# Aim of the task
Each record below gets repeated exactly, and pictures stay out of the copy.

# Supplied entries
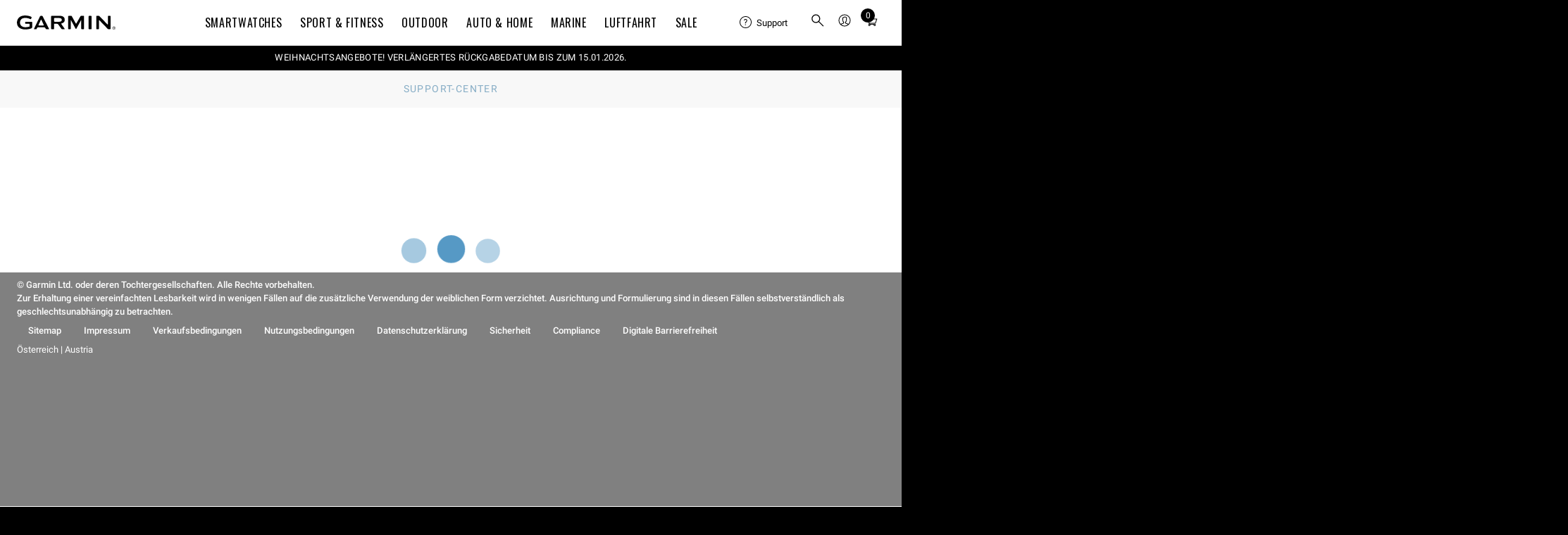

--- FILE ---
content_type: text/css
request_url: https://fonts.garmin.com/static.garmin.com/fonts/superscripts-roboto/superscripts-insidesup-roboto.css
body_size: -261
content:
@font-face {
	font-family: 'Superscripts-InsideSup-Roboto';
	src: url("Superscript-Roboto-InsideSup-Regular.otf") format("opentype");
	unicode-range: U+00AE,U+2122,U+2120;
}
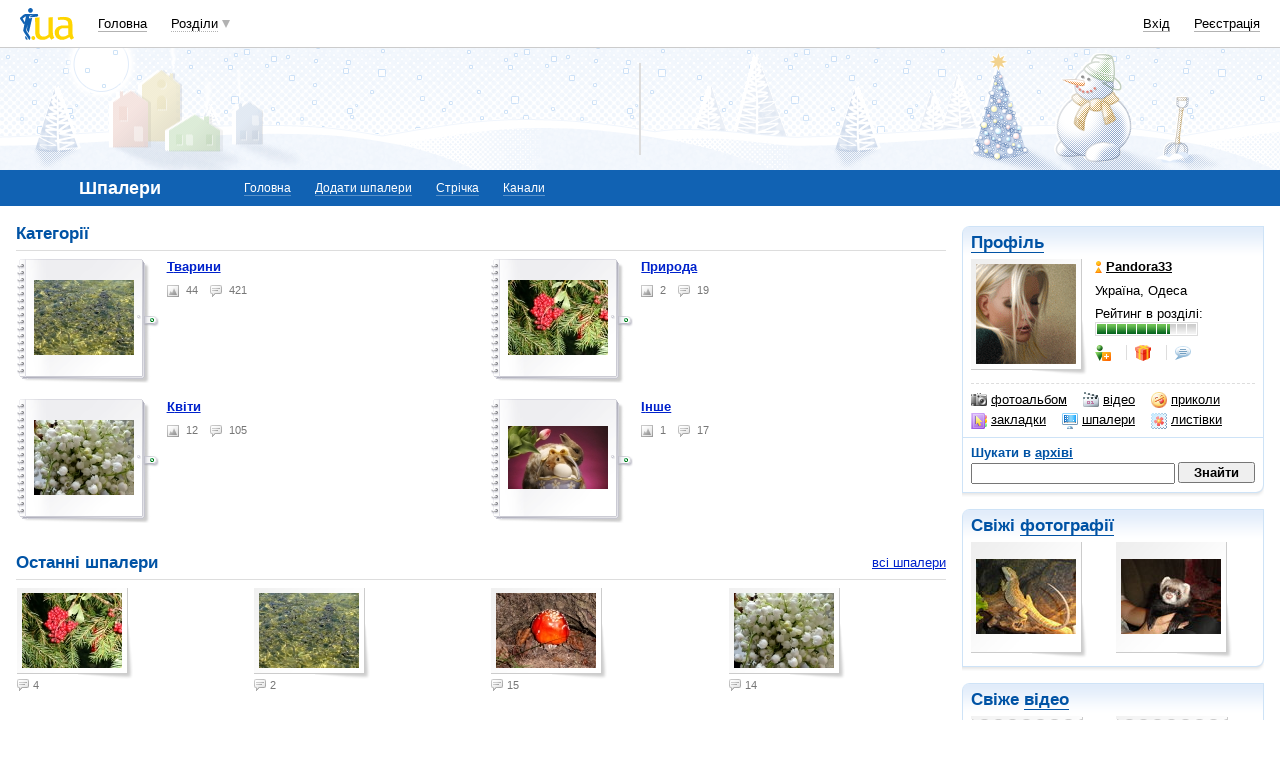

--- FILE ---
content_type: text/html; charset=utf-8
request_url: https://www.google.com/recaptcha/api2/aframe
body_size: 152
content:
<!DOCTYPE HTML><html><head><meta http-equiv="content-type" content="text/html; charset=UTF-8"></head><body><script nonce="PqGRc8VZZW82YJ3q2IjjWQ">/** Anti-fraud and anti-abuse applications only. See google.com/recaptcha */ try{var clients={'sodar':'https://pagead2.googlesyndication.com/pagead/sodar?'};window.addEventListener("message",function(a){try{if(a.source===window.parent){var b=JSON.parse(a.data);var c=clients[b['id']];if(c){var d=document.createElement('img');d.src=c+b['params']+'&rc='+(localStorage.getItem("rc::a")?sessionStorage.getItem("rc::b"):"");window.document.body.appendChild(d);sessionStorage.setItem("rc::e",parseInt(sessionStorage.getItem("rc::e")||0)+1);localStorage.setItem("rc::h",'1768814229600');}}}catch(b){}});window.parent.postMessage("_grecaptcha_ready", "*");}catch(b){}</script></body></html>

--- FILE ---
content_type: application/javascript; charset=utf-8
request_url: https://fundingchoicesmessages.google.com/f/AGSKWxXBryrV5cMuXMWZC2boWGan7t0QIh6jeJwgaMP6-h0nejXvbQ67Hr7Twa1EFm_Zxd9YMkGC-5AMe47DSTpap9QATaV8cIdWGItAshATplBOIKkeVeLiKGd5koURlK6YwPaj5ZP6EkXZe5n79367PDPizsC5Z41Pe8akMDLbM7ZFwWtVCIS907HAASwm/_/adpop32._180x450_/adserve./matomyads.?adlocation=
body_size: -1287
content:
window['e8f3974d-cae8-4c98-b69d-e951394a36bc'] = true;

# Result of the exercise
--- FILE ---
content_type: text/css
request_url: https://fonts.garmin.com/static.garmin.com/fonts/superscripts-roboto/superscripts-insidesup-roboto.css
body_size: -261
content:
@font-face {
	font-family: 'Superscripts-InsideSup-Roboto';
	src: url("Superscript-Roboto-InsideSup-Regular.otf") format("opentype");
	unicode-range: U+00AE,U+2122,U+2120;
}

--- FILE ---
content_type: text/html; charset=utf-8
request_url: https://www.google.com/recaptcha/api2/aframe
body_size: 152
content:
<!DOCTYPE HTML><html><head><meta http-equiv="content-type" content="text/html; charset=UTF-8"></head><body><script nonce="PqGRc8VZZW82YJ3q2IjjWQ">/** Anti-fraud and anti-abuse applications only. See google.com/recaptcha */ try{var clients={'sodar':'https://pagead2.googlesyndication.com/pagead/sodar?'};window.addEventListener("message",function(a){try{if(a.source===window.parent){var b=JSON.parse(a.data);var c=clients[b['id']];if(c){var d=document.createElement('img');d.src=c+b['params']+'&rc='+(localStorage.getItem("rc::a")?sessionStorage.getItem("rc::b"):"");window.document.body.appendChild(d);sessionStorage.setItem("rc::e",parseInt(sessionStorage.getItem("rc::e")||0)+1);localStorage.setItem("rc::h",'1768814229600');}}}catch(b){}});window.parent.postMessage("_grecaptcha_ready", "*");}catch(b){}</script></body></html>

--- FILE ---
content_type: application/javascript; charset=utf-8
request_url: https://fundingchoicesmessages.google.com/f/AGSKWxXBryrV5cMuXMWZC2boWGan7t0QIh6jeJwgaMP6-h0nejXvbQ67Hr7Twa1EFm_Zxd9YMkGC-5AMe47DSTpap9QATaV8cIdWGItAshATplBOIKkeVeLiKGd5koURlK6YwPaj5ZP6EkXZe5n79367PDPizsC5Z41Pe8akMDLbM7ZFwWtVCIS907HAASwm/_/adpop32._180x450_/adserve./matomyads.?adlocation=
body_size: -1287
content:
window['e8f3974d-cae8-4c98-b69d-e951394a36bc'] = true;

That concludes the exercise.